* [TEXT FOR ANALYSIS]:
:::
Broccoli can do more than simply give color to your salad and boost your nutrition. New research out of the University of Illinois finds the cruciferous vegetable may offer protection against liver cancer.
The study, published in the Journal of Nutrition, also found that including broccoli in the diet may also help prevent the development of fatty liver or nonalcoholic fatty liver disease (NAFLD) which can cause malfunction of the liver and lead to hepatocellular carcinoma (HCC) — a form of liver cancer with a high mortality rate.
The findings echo past studies that have shown that eating the vegetable three to five times per week can lower the risk of many types of cancer including breast, prostate, and colon cancers.
"The normal story about broccoli and health is that it can protect against a number of different cancers. But nobody had looked at liver cancer," said Elizabeth Jeffery, a UI emeritus professor of nutrition.
"We decided that liver cancer needed to be studied particularly because of the obesity epidemic in the U.S. It is already in the literature that obesity enhances the risk for liver cancer and this is particularly true for men. They have almost a five-fold greater risk for liver cancer if they are obese."
Jeffery noted most Americans eat a diet high in saturated fats and added sugars, which are stored in the liver and can be converted to body fat. Consuming a high-fat, high-sugar diet and having excess body fat is linked with the development of NAFLD, which can lead to diseases such as cirrhosis and liver cancer, she added.
:::
(Saved data entries)
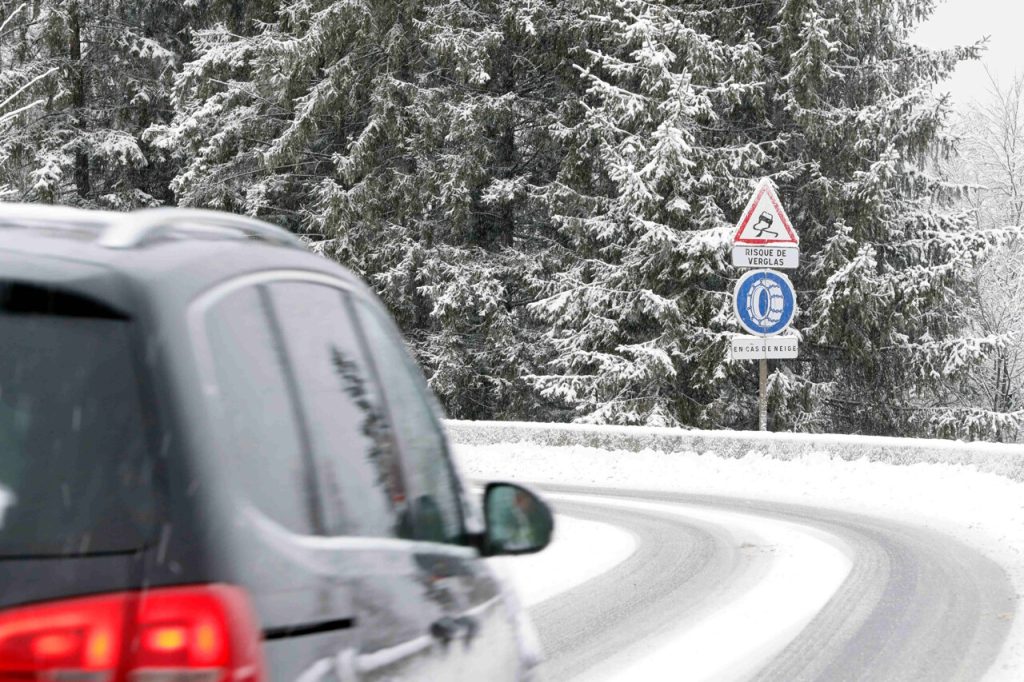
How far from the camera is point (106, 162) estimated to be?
36656mm

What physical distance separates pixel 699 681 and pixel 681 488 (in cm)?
997

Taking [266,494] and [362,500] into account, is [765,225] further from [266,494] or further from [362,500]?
[266,494]

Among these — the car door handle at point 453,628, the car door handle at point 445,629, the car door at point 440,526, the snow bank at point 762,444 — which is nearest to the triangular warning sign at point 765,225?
the snow bank at point 762,444

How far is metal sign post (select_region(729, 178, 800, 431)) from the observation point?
667 inches

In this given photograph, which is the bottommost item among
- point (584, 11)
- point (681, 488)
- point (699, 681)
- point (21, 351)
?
point (681, 488)

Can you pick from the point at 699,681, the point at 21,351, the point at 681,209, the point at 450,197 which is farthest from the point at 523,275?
the point at 21,351

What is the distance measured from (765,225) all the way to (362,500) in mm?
14989

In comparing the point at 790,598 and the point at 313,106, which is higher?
the point at 313,106

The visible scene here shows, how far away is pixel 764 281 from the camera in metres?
17.1

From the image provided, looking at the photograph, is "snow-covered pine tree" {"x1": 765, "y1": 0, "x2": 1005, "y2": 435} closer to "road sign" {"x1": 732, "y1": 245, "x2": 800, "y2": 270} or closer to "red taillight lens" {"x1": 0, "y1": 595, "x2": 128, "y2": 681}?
"road sign" {"x1": 732, "y1": 245, "x2": 800, "y2": 270}

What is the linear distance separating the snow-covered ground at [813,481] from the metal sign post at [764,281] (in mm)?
1417

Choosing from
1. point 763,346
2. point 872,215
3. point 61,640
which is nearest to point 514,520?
point 61,640

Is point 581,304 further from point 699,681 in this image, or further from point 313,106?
point 699,681

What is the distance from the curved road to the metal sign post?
520 cm
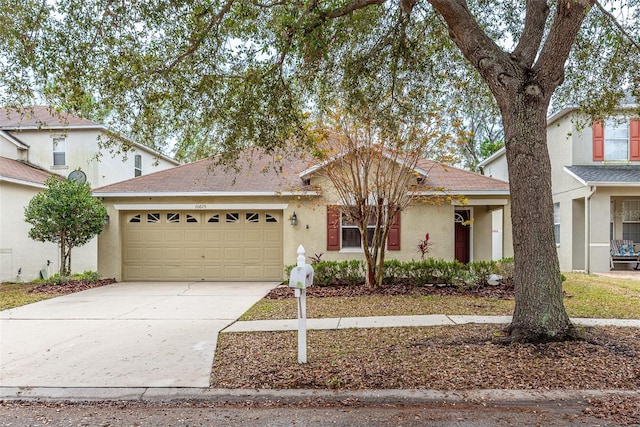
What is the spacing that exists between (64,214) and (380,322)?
9473mm

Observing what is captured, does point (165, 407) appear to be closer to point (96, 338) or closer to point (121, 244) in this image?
point (96, 338)

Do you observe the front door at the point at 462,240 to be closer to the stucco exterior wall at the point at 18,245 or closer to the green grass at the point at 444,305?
the green grass at the point at 444,305

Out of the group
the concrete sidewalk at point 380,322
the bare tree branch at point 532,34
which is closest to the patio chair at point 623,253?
the concrete sidewalk at point 380,322

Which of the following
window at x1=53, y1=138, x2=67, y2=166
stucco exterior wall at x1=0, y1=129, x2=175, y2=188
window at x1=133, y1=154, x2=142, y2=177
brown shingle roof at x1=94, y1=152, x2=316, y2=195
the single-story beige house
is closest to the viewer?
the single-story beige house

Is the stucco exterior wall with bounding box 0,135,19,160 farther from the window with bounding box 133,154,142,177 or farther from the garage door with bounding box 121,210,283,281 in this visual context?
the garage door with bounding box 121,210,283,281

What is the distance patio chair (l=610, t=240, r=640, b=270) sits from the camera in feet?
45.5

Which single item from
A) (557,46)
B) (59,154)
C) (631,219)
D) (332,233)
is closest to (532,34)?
(557,46)

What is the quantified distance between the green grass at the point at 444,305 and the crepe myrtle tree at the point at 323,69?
264 cm

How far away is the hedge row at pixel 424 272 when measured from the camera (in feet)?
34.5

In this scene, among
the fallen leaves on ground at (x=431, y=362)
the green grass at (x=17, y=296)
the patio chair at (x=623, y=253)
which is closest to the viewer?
the fallen leaves on ground at (x=431, y=362)

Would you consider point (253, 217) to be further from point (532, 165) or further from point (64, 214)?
point (532, 165)

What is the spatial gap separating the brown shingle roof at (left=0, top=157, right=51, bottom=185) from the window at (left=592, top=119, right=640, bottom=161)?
19261 mm

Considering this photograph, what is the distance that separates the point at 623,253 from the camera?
46.0 feet

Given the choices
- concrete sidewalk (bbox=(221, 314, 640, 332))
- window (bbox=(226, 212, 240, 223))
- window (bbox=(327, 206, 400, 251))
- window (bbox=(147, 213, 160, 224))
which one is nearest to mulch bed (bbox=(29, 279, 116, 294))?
window (bbox=(147, 213, 160, 224))
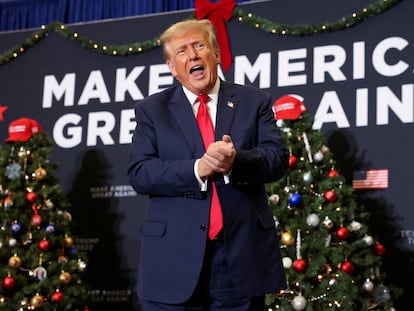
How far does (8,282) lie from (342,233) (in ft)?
7.06

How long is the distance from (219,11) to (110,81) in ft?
3.61

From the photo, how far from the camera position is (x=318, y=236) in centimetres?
411

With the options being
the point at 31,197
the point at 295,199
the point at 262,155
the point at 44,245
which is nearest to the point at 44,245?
the point at 44,245

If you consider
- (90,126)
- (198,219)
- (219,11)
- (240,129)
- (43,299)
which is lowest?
(43,299)

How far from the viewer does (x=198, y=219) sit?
2.01 m

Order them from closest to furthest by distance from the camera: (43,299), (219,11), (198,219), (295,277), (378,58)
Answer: (198,219) → (295,277) → (43,299) → (378,58) → (219,11)

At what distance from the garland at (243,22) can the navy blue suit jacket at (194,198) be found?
3.13 meters

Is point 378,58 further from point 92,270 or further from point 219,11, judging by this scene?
point 92,270

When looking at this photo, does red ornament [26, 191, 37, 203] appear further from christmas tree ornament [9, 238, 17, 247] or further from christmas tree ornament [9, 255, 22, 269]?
christmas tree ornament [9, 255, 22, 269]

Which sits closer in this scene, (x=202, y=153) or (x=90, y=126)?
(x=202, y=153)

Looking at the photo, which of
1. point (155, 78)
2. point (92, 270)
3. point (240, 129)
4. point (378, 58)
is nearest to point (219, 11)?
point (155, 78)

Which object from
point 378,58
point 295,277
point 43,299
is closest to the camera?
point 295,277

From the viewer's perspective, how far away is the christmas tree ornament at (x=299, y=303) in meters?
3.93

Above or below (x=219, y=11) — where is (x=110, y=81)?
below
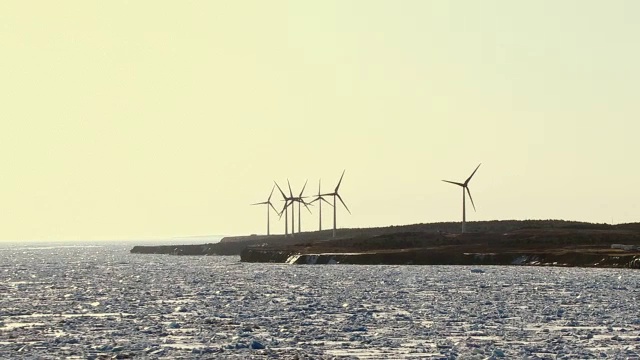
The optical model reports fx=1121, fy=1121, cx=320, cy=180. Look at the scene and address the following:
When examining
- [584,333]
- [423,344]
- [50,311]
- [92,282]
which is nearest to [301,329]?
[423,344]

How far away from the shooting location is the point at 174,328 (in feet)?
205

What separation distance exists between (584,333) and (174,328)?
22332 mm

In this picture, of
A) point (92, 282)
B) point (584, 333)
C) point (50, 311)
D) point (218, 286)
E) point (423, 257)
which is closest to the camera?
point (584, 333)

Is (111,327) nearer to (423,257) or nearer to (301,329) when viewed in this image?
(301,329)

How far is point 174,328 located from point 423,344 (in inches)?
620

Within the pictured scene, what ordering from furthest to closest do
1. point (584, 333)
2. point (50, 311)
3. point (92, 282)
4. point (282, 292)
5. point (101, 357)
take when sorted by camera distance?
1. point (92, 282)
2. point (282, 292)
3. point (50, 311)
4. point (584, 333)
5. point (101, 357)

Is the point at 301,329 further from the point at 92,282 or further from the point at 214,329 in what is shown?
the point at 92,282

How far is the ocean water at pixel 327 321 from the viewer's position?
51.5m

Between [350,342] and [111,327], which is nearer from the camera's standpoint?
[350,342]

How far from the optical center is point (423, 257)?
195375mm

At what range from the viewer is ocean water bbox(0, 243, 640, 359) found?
2029 inches

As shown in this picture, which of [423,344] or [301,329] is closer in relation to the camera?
[423,344]

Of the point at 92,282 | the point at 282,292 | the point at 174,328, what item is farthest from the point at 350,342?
the point at 92,282

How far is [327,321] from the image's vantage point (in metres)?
67.2
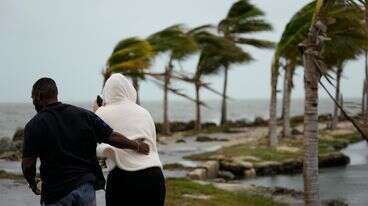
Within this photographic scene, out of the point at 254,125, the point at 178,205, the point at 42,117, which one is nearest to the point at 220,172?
the point at 178,205

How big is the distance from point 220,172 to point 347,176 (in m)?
4.46

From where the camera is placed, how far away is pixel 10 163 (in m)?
22.1

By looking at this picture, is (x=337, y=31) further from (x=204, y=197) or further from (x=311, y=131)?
(x=204, y=197)

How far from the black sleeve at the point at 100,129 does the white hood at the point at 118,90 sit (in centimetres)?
52

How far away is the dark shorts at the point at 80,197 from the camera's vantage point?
4977mm

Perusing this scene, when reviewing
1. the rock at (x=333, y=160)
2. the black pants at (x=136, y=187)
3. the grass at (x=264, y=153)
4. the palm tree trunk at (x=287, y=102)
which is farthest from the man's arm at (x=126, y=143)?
the palm tree trunk at (x=287, y=102)

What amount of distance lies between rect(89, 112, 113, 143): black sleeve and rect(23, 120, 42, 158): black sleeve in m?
0.41

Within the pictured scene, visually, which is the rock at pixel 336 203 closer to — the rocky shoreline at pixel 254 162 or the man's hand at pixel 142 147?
the rocky shoreline at pixel 254 162

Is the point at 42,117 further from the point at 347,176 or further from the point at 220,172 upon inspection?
the point at 347,176

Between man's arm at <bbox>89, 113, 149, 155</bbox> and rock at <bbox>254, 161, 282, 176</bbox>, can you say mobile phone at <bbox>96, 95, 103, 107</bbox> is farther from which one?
rock at <bbox>254, 161, 282, 176</bbox>

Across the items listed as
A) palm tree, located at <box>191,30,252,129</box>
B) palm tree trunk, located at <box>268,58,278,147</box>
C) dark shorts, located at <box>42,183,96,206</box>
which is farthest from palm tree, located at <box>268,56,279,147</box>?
dark shorts, located at <box>42,183,96,206</box>

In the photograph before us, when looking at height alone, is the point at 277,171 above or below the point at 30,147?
below

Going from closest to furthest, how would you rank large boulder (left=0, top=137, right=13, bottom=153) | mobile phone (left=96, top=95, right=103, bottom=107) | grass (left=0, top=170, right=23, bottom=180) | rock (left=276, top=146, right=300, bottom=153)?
1. mobile phone (left=96, top=95, right=103, bottom=107)
2. grass (left=0, top=170, right=23, bottom=180)
3. rock (left=276, top=146, right=300, bottom=153)
4. large boulder (left=0, top=137, right=13, bottom=153)

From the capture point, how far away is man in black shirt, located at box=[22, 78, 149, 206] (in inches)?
195
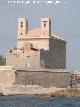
:::
* [TASK LIST]:
- a) Reproduce the passage of the broccoli and liver cancer article from "The findings echo" up to and including "professor of nutrition.".
- b) Proceed with the broccoli and liver cancer article, picking up after its final sentence.

* [SOLVED PROBLEMS]:
- a)
The findings echo past studies that have shown that eating the vegetable three to five times per week can lower the risk of many types of cancer including breast, prostate, and colon cancers.
"The normal story about broccoli and health is that it can protect against a number of different cancers. But nobody had looked at liver cancer," said Elizabeth Jeffery, a UI emeritus professor of nutrition.

- b)
"We called this a Westernized-style diet in the study because we wanted to model how so many of us are eating today," Jeffery said.
But the new research, which involved mice, found those given broccoli as part of their diets were less likely to develop cancerous nodules — findings Jeffrey’ said have implications for people, too.
"We found that the Westernized diet did increase fatty liver, but we saw that the broccoli protected against it. Broccoli stopped too much uptake of fat into the liver by decreasing the uptake and increasing the output of lipid from the liver," she said.
Jeffery's previous research shows that eating broccoli freshly chopped or lightly steamed is the best way to get to the vegetables' cancer-fighting compound, sulforaphane.
Although the researchers only used broccoli in the study, Jeffery adds that other brassica vegetables, such as cauliflower or Brussel sprouts, may have the same effect.
The study was funded, in part, by National Cancer Institute, which is part of the National Institutes of Health.